HDP, ittifak ve baraj

HDP, ittifak ve baraj

 Sadece Kürd seçmeni merak etmiyor. AKP, CHP, MHP ve diğer bütün partilerin yöneticileri; oy veren seçmenleri büyük bir bölümü, medya; merak ve beklenti içinde HDP’nin Haziran seçimlerinde nasıl bir yol izleyeceği kaygı ve endişesi içindedirler.

Kaygı ve endişe diyorum çünkü HDP resmen Haziran seçimlerinde geleceğin kilidini açacak tek parti konumunda. 2015 Haziran seçimlerinden sonra Türkiye Suriye, Irak gibi on yıllar sürecek iç savaşın ve kargaşanın belirsizliğine mi sürükleyecek; yoksa 30 yıldır süren savaşa son veren, 100 yıldır aranan “barış” için gelecek belirleyecek parti mi olacak?

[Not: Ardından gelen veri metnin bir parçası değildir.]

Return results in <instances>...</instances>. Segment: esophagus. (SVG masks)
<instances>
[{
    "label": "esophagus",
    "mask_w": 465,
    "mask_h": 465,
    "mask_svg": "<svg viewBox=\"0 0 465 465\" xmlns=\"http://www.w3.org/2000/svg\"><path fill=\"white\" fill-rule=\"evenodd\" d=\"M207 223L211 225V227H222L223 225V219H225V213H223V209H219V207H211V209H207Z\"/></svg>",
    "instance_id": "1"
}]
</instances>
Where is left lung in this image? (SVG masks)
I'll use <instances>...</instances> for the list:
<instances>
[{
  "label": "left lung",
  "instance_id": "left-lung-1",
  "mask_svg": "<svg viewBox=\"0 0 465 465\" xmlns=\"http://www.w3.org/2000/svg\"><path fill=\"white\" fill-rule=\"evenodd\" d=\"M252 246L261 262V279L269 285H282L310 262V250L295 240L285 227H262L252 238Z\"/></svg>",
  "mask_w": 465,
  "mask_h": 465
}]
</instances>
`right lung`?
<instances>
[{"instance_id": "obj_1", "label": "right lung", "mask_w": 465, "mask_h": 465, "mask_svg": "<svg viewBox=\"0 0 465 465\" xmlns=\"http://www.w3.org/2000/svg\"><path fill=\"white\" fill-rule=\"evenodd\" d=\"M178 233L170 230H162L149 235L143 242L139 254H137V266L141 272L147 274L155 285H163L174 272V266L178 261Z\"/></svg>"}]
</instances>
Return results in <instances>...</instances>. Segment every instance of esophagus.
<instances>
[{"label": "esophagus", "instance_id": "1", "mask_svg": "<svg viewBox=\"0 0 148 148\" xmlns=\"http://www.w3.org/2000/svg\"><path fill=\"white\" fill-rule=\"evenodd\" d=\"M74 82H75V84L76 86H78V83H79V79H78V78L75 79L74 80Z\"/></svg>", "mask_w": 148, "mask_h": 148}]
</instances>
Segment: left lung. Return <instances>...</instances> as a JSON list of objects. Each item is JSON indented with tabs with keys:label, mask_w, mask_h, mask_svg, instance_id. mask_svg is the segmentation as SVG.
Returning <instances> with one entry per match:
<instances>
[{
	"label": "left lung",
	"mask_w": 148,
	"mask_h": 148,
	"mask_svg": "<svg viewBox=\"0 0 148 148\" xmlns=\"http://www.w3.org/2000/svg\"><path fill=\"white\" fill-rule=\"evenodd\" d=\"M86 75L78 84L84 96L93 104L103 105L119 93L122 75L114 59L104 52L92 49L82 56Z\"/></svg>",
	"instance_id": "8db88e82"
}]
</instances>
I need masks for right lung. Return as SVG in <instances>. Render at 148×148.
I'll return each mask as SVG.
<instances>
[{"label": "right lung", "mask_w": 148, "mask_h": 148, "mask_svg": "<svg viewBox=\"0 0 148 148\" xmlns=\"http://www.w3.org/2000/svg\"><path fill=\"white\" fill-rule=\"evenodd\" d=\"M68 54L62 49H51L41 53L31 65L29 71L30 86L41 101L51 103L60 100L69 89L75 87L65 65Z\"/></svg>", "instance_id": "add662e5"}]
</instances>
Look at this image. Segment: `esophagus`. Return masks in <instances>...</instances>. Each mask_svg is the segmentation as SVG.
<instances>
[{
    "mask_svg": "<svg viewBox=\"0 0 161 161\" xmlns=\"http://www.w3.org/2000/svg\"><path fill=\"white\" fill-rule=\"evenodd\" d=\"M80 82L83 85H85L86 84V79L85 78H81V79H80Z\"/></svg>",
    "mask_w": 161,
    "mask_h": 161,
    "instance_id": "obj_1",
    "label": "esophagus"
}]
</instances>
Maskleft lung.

Her şeyden önce parti amblemi üzerinden seçime gitmek oldukça risklidir. Türkiye Kürdleri açısından yüzde on barajı aşılmaz ve meclis dışında kalınırsa kargaşa olabilir. Yok, mevcut milletvekili sayısı ile işlevsiz kaldığı ve mecliste olmak ile olmamanın arasında bir fark görülmüyorsa o zaman bütün bileşenler ile “ittifak” ortamını hazırlamalıdır derim.

Bir kesim HDP’nin yüzde on barajını aşamayacağını, seçime parti bayrağı altında girecekse “vebalı ağır bir ahlaksızlık olur” dedi. Neden ağır, niçin vebal ve Ahlaksızlık? Es kaza HDP’nin barajın altıda kalmasını sadece Kürdlerin geleceği açısından değil; Türklerin de büyük tehlike ile karşı karşıya bırakacağını görüyorlar. Erdoğan ve AKP’ye gümüş tepsi içinde Milli şef devrini yaşatacağı endişesini de taşıyorlar.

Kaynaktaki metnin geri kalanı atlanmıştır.